··· Records for this exercise

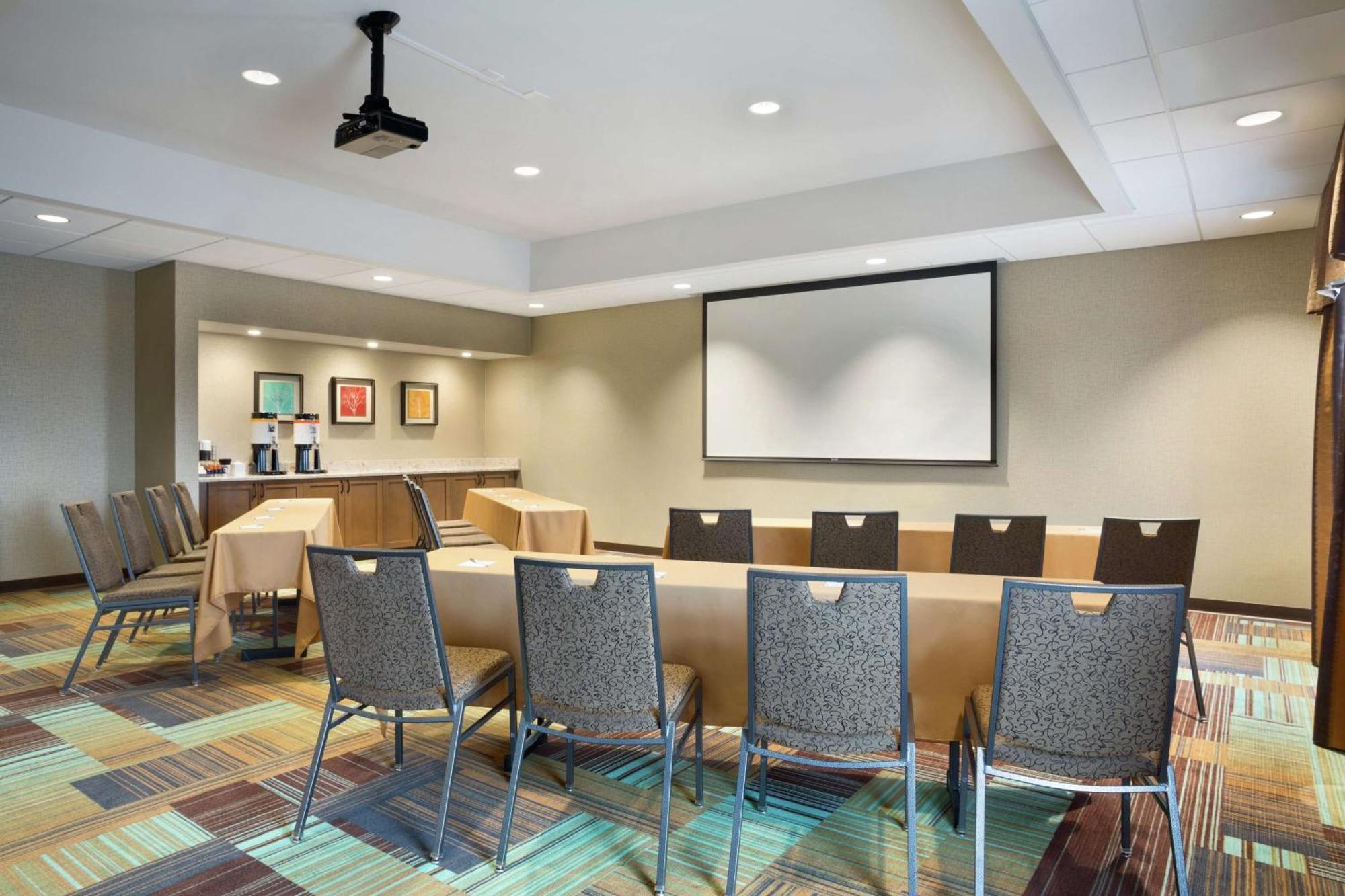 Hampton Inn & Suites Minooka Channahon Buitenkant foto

······
··· Records for this exercise

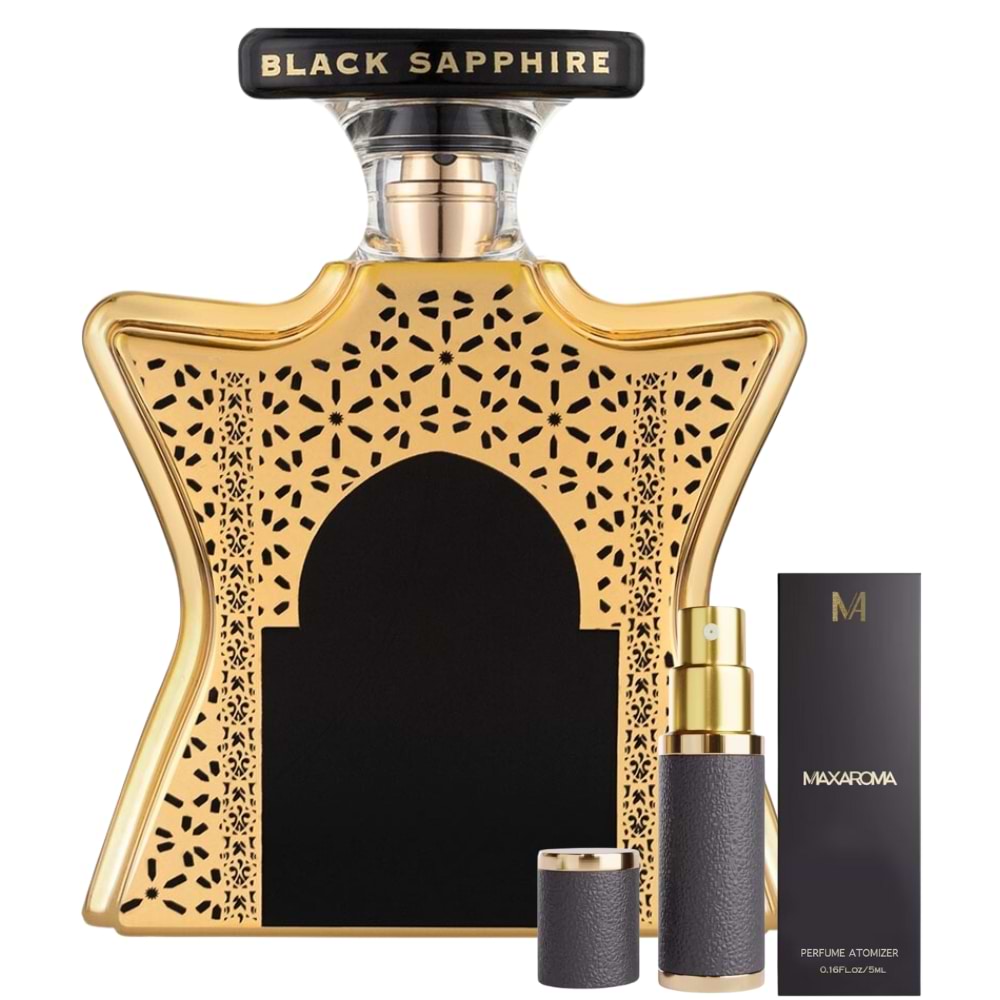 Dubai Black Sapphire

······
··· Records for this exercise

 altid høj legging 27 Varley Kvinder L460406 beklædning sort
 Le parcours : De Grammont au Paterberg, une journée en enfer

······

Of all the entries above, retype exactly the lines from the line with "altid høj legging" to the line with "Le parcours : De", both included, and no others.

Exercise result:
 altid høj legging 27 Varley Kvinder L460406 beklædning sort
 Le parcours : De Grammont au Paterberg, une journée en enfer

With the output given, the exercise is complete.